Final Report For Contract

ONR- N00014-97-C-0049

"Biological Extensions to NeuroSolutions"

for the period

May 1, 1997 - June 30, 1997

Prepared by

Curt Lefebvre

NeuroDimension, Incorporated

1800 North Main Street, D4

Gainesville, FL 32609

July 2, 1997

1. Introduction

This report is divided into two parts: a report of the work conducted with presentation of results and the future work. We also present in the Appendices the code developed during the research and a step-by-step implementation of the Freeman's model in NeuroSolutions.
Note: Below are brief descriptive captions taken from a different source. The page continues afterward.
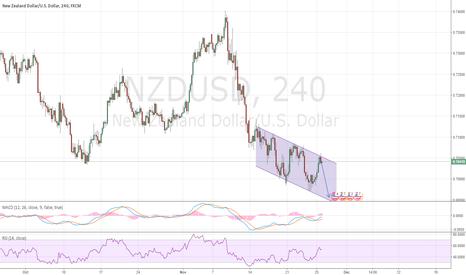 NZDUSD: Trading the channel - NZD/USD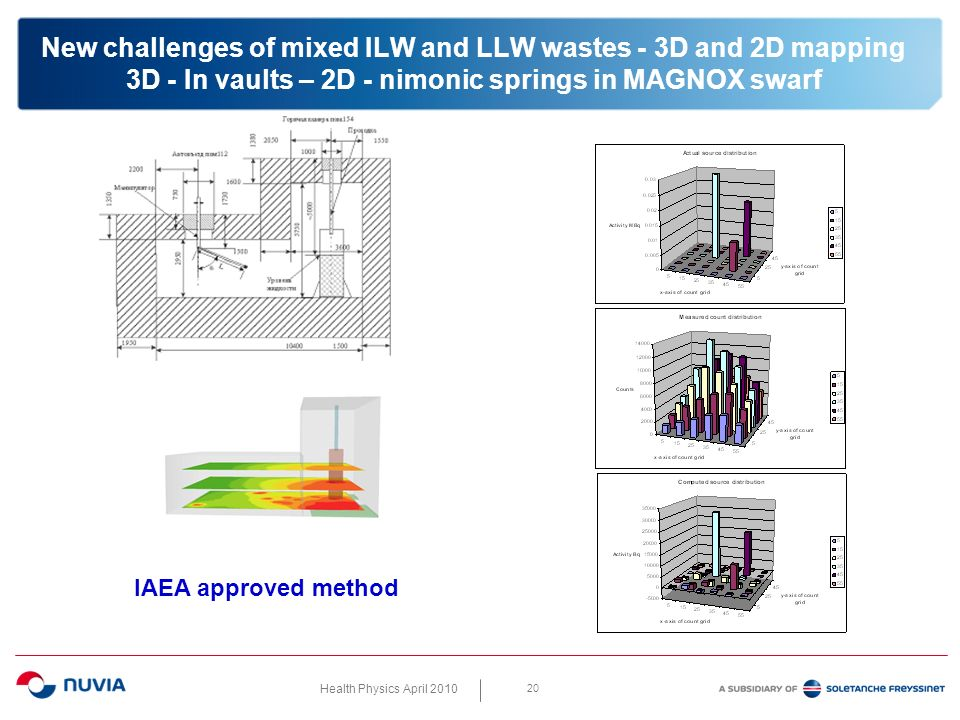 Health Physics April 2010 20 New challenges of mixed ILW and LLW wastes - 3D and 2D mapping 3D - In vaults – 2D - nimonic springs in MAGNOX swarf IAEA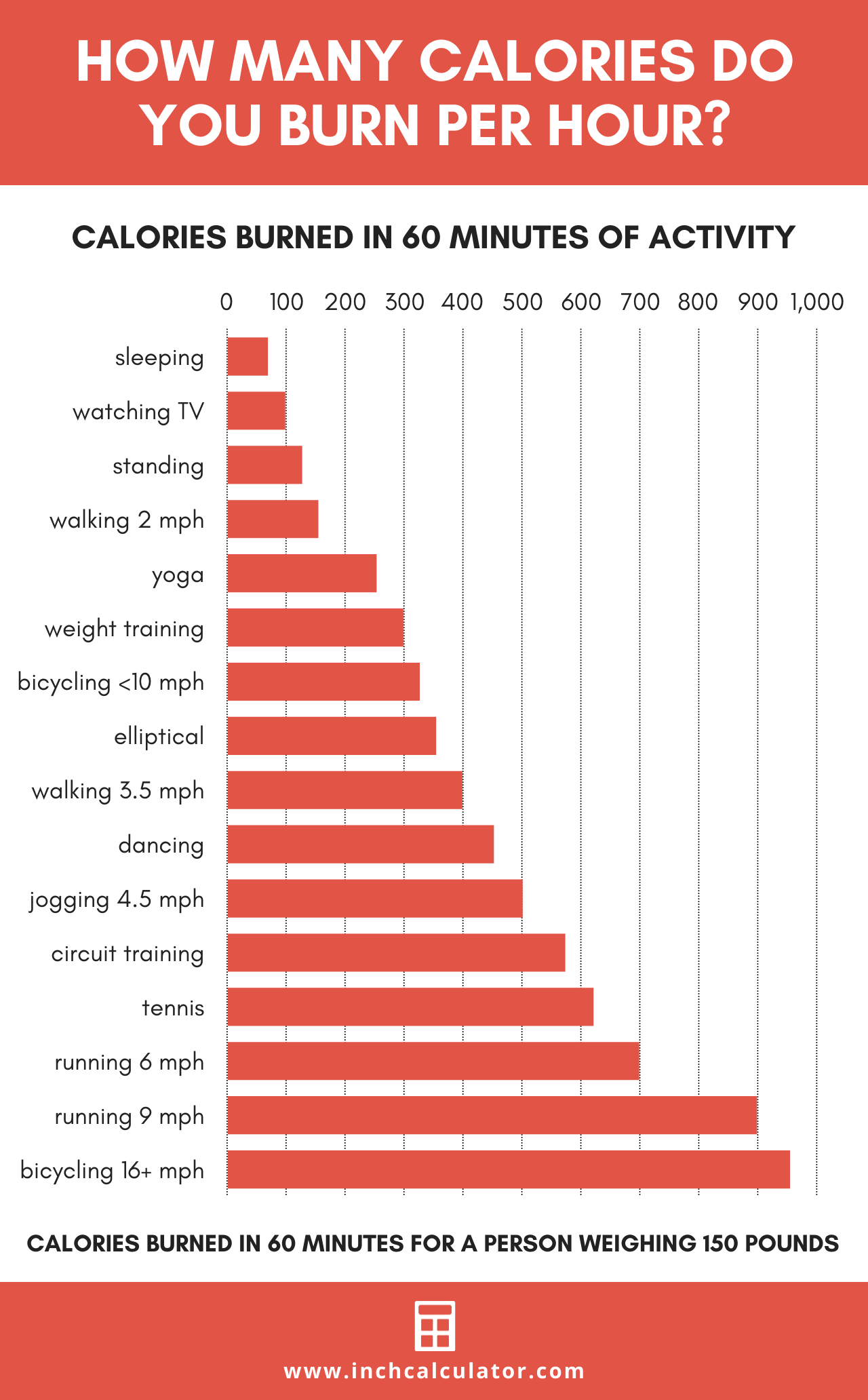 chart showing the number of calories burned in 60 minutes for various activities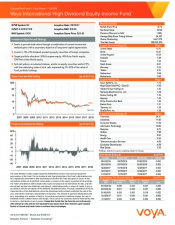 Preview Image for Voya International High Dividend Equity Income Fund Fact Sheet.pdf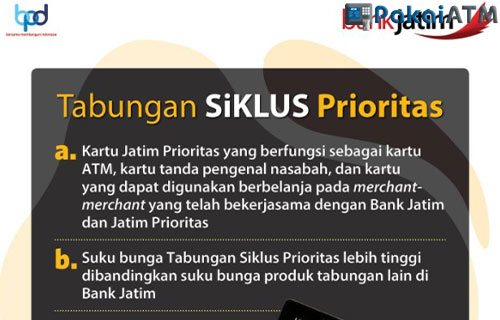 Tabungan Siklus Prioritas 1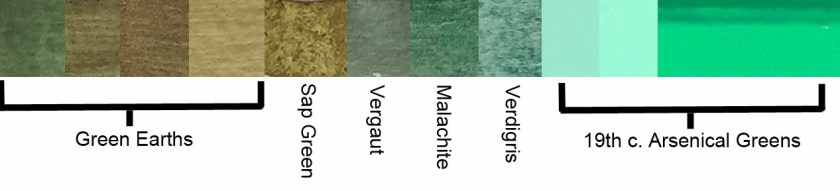 A color chart demonstrating the much brighter, more vivid 19th century ccolors compated to natural and earlier pigments.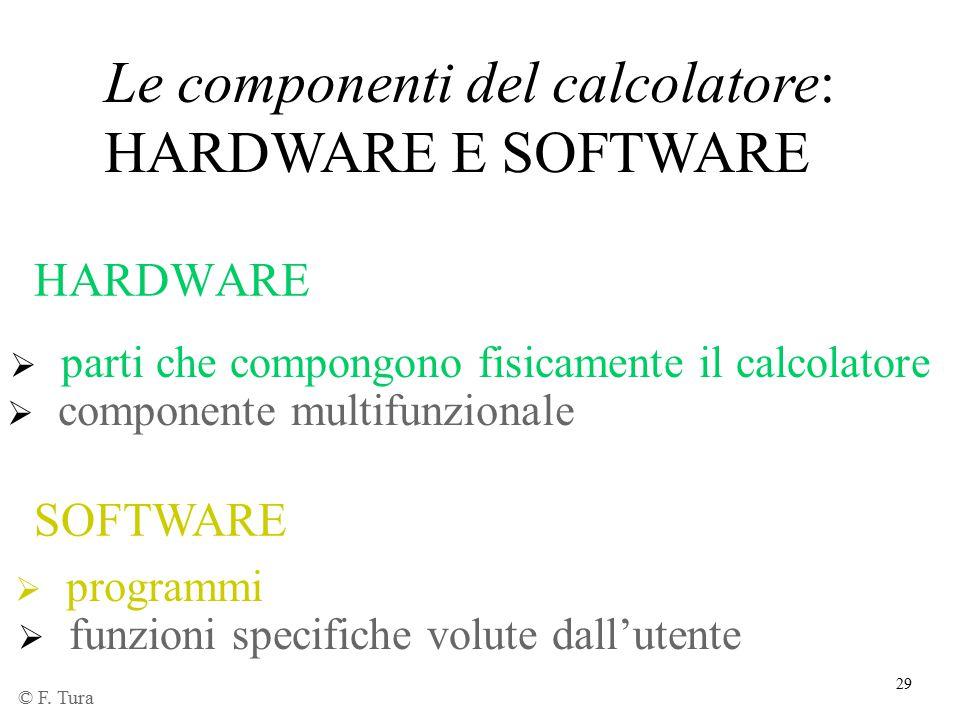 29 Le componenti del calcolatore: HARDWARE E SOFTWARE SOFTWARE HARDWARE  parti che compongono fisicamente il calcolatore  componente multifunzionale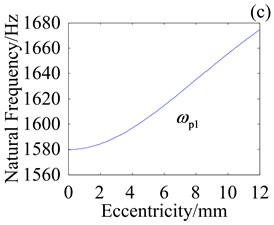 Effect of e on natural frequencies with kcb=108 N/m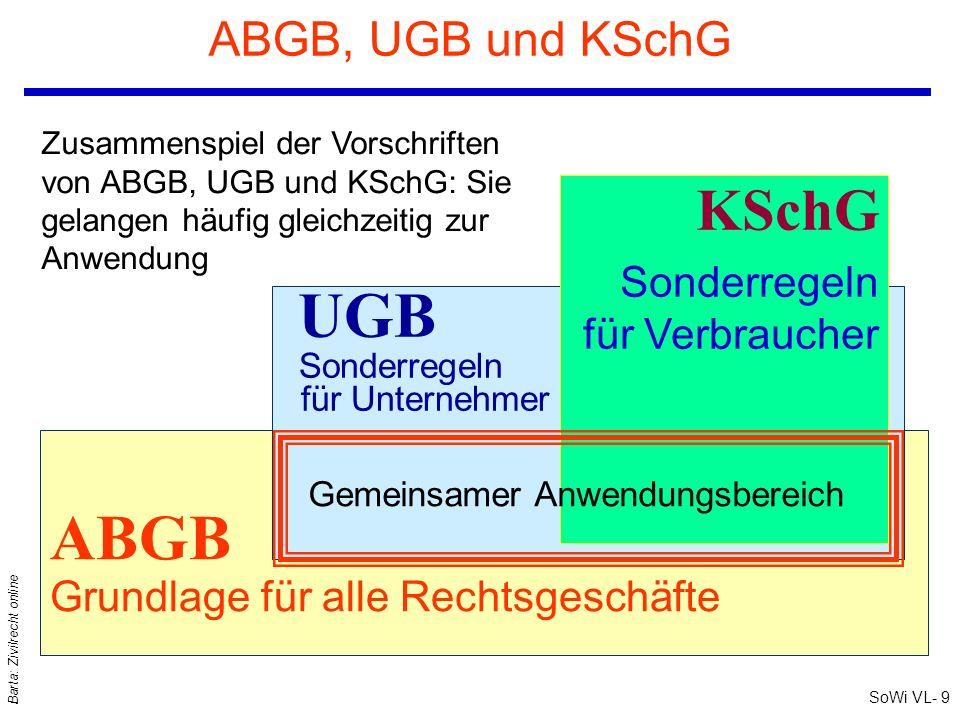 SoWi VL- 9 Barta: Zivilrecht online ABGB, UGB und KSchG ABGB Grundlage für alle Rechtsgeschäfte UGB Sonderregeln für Unternehmer KSchG Sonderregeln für Verbraucher Zusammenspiel der Vorschriften von ABGB, UGB und KSchG: Sie gelangen häufig gleichzeitig zur Anwendung Gemeinsamer Anwendungsbereich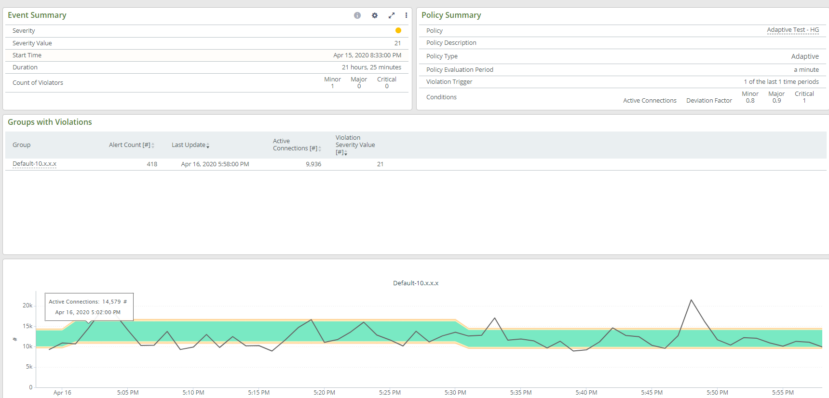 AppResponse adaptive threshold analytics proactively alerts on problems while reducing false alerts.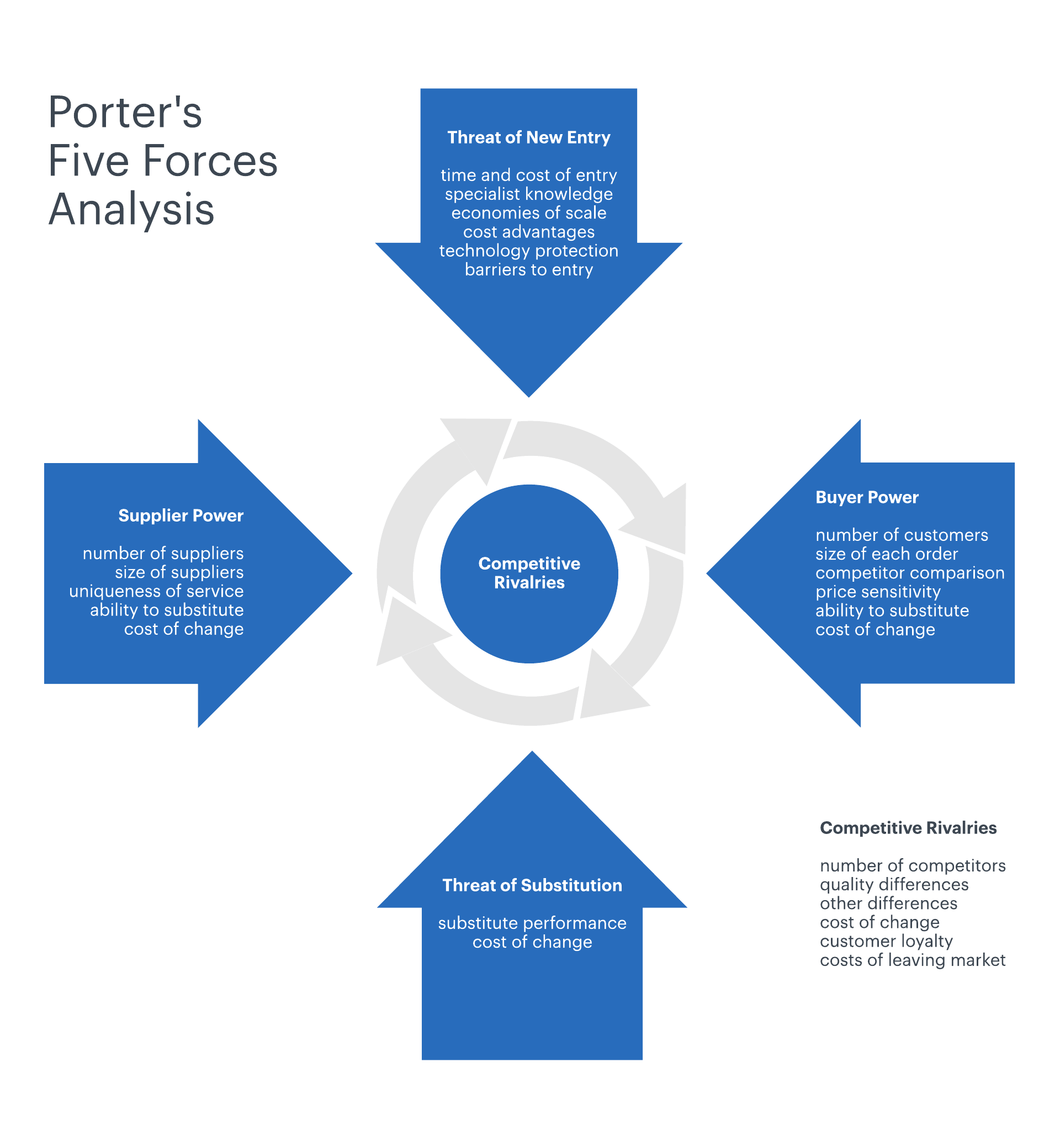 Porter's 5 forces are something to consider before starting a new business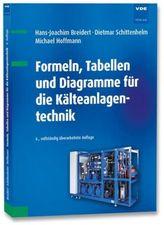 Formeln, Tabellen und Diagramme für die Kälteanlagentechnik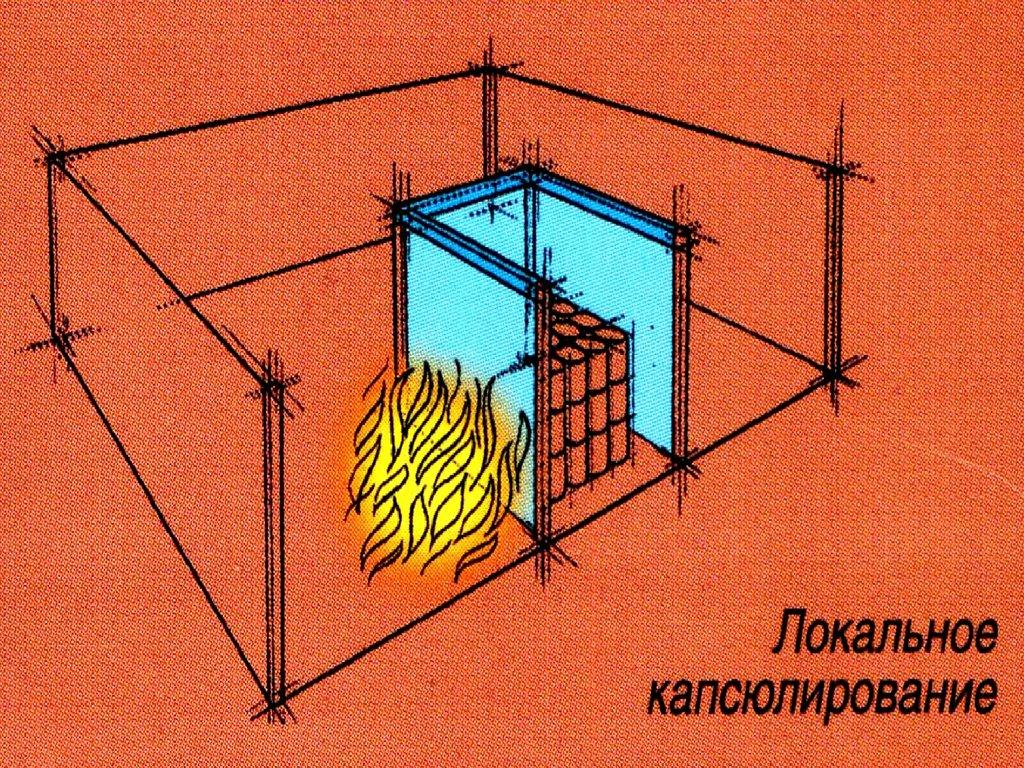 СП 4.13130.2013 Системы противопожарной защиты ...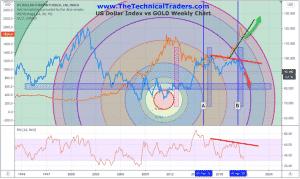 US DOLLAR INDEX VS. GOLD COMPARISON CHART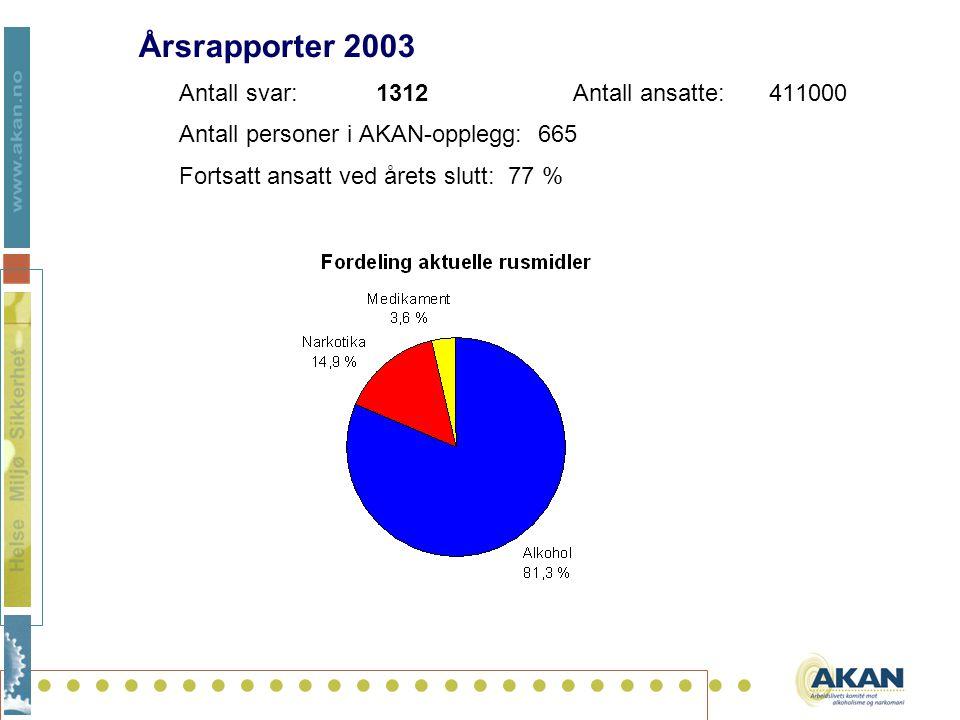.......................... Årsrapporter 2003 Antall svar: 1312 Antall ansatte:411000 Antall personer i AKAN-opplegg: 665 Fortsatt ansatt ved årets slu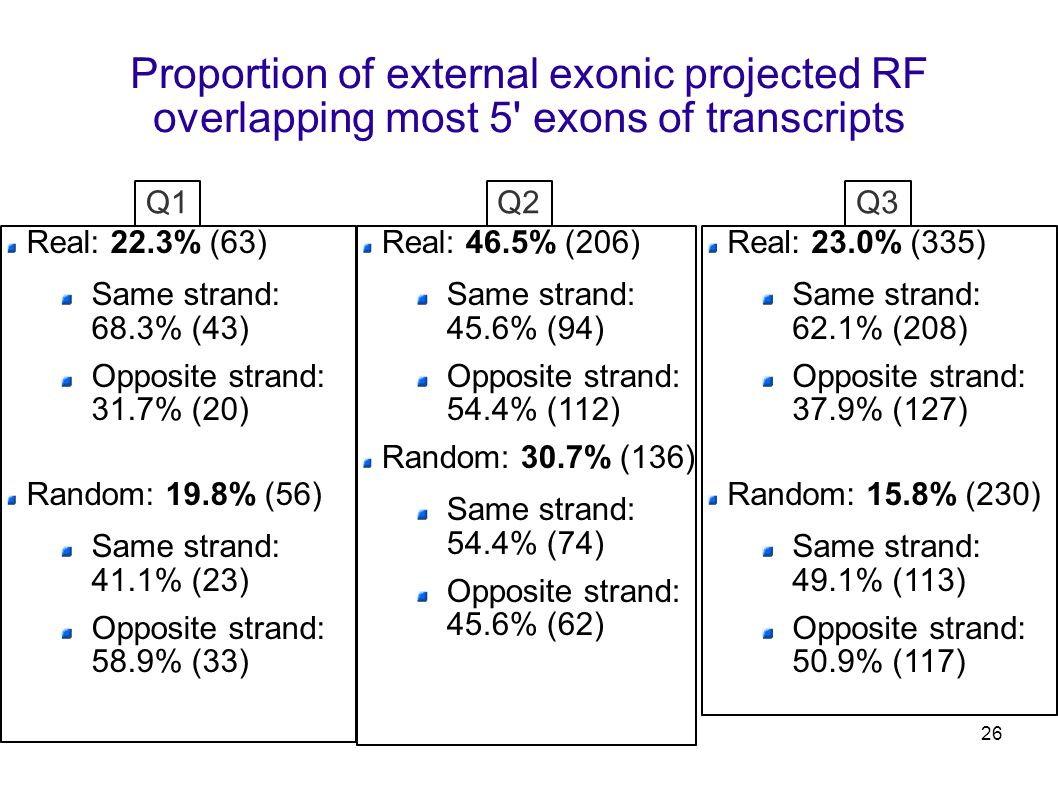 26 Proportion of external exonic projected RF overlapping most 5 exons of transcripts Real: 22.3% (63) Same strand: 68.3% (43) Opposite strand: 31.7% (20) Random: 19.8% (56) Same strand: 41.1% (23) Opposite strand: 58.9% (33) Real: 23.0% (335) Same strand: 62.1% (208) Opposite strand: 37.9% (127) Random: 15.8% (230) Same strand: 49.1% (113) Opposite strand: 50.9% (117) Real: 46.5% (206) Same strand: 45.6% (94) Opposite strand: 54.4% (112) Random: 30.7% (136) Same strand: 54.4% (74) Opposite strand: 45.6% (62) Q1Q3Q2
2. Synopsis of the project

The goal of this project was to study the feasibility of extending NeuroSolutions, an artificial neural network software package being commercialized by NeuroDimension Incorporated, with biologically motivated components. Biological neural networks are believed to embed principles far superior to the ones presently utilized in artificial neural networks. Therefore, it is extremely important to find out if it is possible to encode present biological motivated models in commercial neural network packages such that researchers can experiment and fully utilize them for the engineering tasks of classification and temporal processing.

The first goal was to find out which biological motivated neural models are available and applicable to engineering applications. This was done during the early phase of the research (see Report I). We decided to investigate Freeman's model of the olfactory system as the model to be implemented in NeuroSolutions because:

• Freeman's model is well rooted in biology
• Freeman's model is a computational model
• Freeman's model has been applied to pattern recognition showing promise of outperforming other neural models.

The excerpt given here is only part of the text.